An example to exemplify the point. Drugs are often marketed on the basis of effectiveness vs. placebo. A typical research argument is that users benefit from taking the drug by a statistically "significant" margin, i..e., one that would not occur by chance more often than n% (where n, in the scientific community, is usually 5%).
So what's wrong with that? Well, the problem is, this methodology throws out anything to do with "how much." It could be that most or all of the cases in which NewDrug performed better than placebo were marginal. But it could also be that most or all of the cases where NewDrug did worse than placebo were disastrous, even fatal. The drug company's "good" cases may outweigh the "bad" cases numerically, to a statistically significant degree (and they'll trumpet that in the ads); but in common sense terms, if the bad cases result in so much death or disaster, bad outweighs good even though good cases outnumber bad to an arbitrarily "significant" degree. Ziliak's point is that the bottom line verdict in this example should not be the scientific conclusion that NewDrug is "effective," but rather the common sense one that NewDrug is "disastrous." In other words, you should look past so-called (statistical) "significance" to see what's really happening. Get it?
Hiding common sense conclusions can be a lucrative way of marketing products. Or of furthering ideological aims, as the book show economics can do. Throwing statistical significance around can make an economist look and feel like a wizard. But at the expense of common sense.
It's a worthy read. Practice in this area remains appalling, as they demonstrate. I do wonder if it's a bit over long. There is only one simple thesis in the whole book, and it did drag a bit towards the end. There's a nice couple of chapters on history (Fisher, Gosset, etc.) to round it off, which are great fun
The book feels a bit repetitive and is very aggressive in its various attacks. Yet, it would still be preferable to encounter this book early on in one's career as a researcher. It can be eye-opening for the grad student or early career researcher raised in the NHST tradition. And also full of useful and fun information. Definitely worth a read even if you disagree with the tone or content.

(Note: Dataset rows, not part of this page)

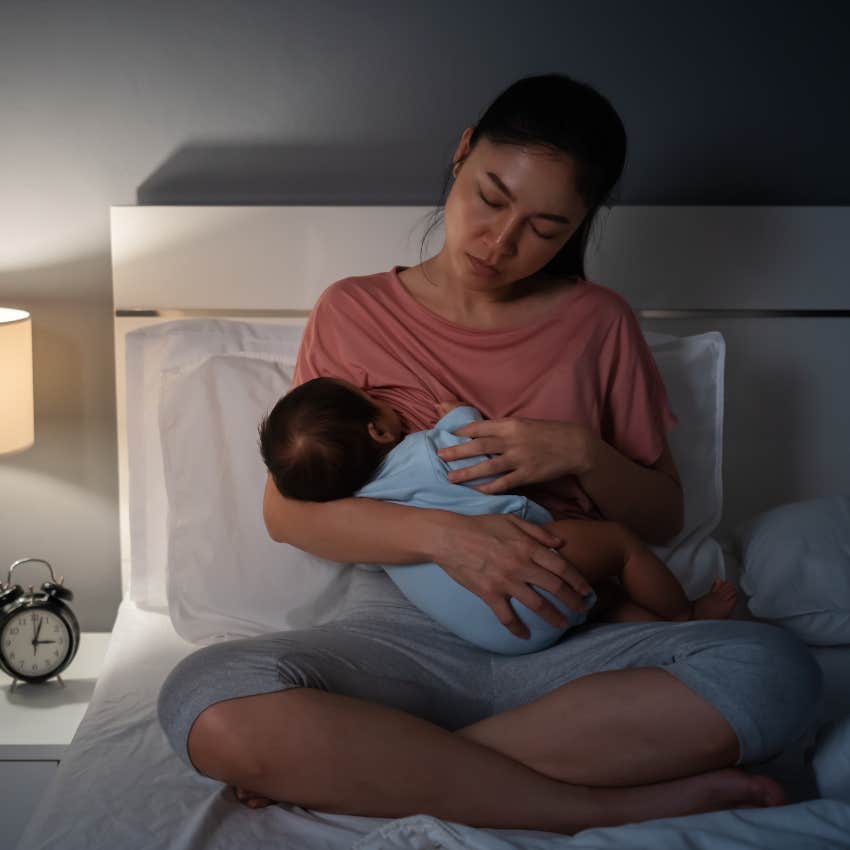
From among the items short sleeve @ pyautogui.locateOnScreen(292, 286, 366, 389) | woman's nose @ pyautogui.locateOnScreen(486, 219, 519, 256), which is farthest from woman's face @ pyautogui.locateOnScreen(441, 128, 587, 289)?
short sleeve @ pyautogui.locateOnScreen(292, 286, 366, 389)

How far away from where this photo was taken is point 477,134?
4.85 feet

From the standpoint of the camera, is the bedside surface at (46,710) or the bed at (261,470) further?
the bedside surface at (46,710)

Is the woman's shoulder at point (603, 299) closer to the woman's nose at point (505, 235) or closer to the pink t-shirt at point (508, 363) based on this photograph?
the pink t-shirt at point (508, 363)

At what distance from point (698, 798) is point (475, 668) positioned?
1.08ft

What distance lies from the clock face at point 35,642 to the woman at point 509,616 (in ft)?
1.94

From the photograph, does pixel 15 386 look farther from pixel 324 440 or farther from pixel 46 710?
pixel 324 440

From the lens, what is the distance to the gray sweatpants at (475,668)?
120 centimetres

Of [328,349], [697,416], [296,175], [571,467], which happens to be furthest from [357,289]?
[697,416]

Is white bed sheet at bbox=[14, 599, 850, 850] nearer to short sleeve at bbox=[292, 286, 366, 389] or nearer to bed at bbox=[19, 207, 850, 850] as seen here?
bed at bbox=[19, 207, 850, 850]

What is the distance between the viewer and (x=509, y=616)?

I didn't finish this book, but I read the first several chapters. They make a good point. It's just that they keep making the same point over and over. Effect size and real-world consequences are more important than statistical significance. Doesn't really require 300 pages to say that.
Loistava kirja siitä, mikä tilastollisten menetelmien käytössä on mennyt pieleen ja miksi! Jälkimmäisen kysymyksen suhteen kirja sortuu jonkin verran Fisheriin henkilönä kohdistuvaan kritiikkiin. Muutoin erinomaisen suositeltava kirja kaikille tilastotieteestä kiinnostuneille!